(PROBLEM DESCRIPTION): Starting at the line that contains "Variables are allocated in sequence", transcribe every remaining line of the entries exactly, including the last one.

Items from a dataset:

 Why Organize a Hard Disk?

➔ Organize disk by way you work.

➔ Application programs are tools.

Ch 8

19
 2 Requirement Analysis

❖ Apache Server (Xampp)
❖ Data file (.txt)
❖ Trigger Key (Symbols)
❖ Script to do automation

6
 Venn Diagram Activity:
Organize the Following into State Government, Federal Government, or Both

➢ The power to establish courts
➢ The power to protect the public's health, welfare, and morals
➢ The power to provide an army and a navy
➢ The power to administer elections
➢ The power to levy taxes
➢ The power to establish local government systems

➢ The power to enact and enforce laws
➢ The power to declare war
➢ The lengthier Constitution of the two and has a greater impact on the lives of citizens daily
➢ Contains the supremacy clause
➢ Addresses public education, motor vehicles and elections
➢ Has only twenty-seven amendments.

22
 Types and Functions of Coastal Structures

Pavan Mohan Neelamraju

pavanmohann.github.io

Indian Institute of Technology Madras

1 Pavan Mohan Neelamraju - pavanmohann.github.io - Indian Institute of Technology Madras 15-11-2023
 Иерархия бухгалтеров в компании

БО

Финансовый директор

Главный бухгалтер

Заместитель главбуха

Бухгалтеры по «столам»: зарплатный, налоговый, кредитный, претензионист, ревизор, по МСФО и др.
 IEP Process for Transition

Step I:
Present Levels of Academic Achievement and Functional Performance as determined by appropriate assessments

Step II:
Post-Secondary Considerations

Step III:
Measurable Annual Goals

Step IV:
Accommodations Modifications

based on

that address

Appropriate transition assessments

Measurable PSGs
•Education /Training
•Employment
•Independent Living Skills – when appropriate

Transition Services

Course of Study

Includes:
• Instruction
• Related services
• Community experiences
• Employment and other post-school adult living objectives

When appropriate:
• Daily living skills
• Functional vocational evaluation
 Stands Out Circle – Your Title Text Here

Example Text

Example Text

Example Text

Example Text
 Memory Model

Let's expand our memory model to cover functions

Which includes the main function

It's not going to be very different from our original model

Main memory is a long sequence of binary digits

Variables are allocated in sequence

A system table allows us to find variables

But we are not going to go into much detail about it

(ANSWER BELOW):
Variables are allocated in sequence

A system table allows us to find variables

But we are not going to go into much detail about it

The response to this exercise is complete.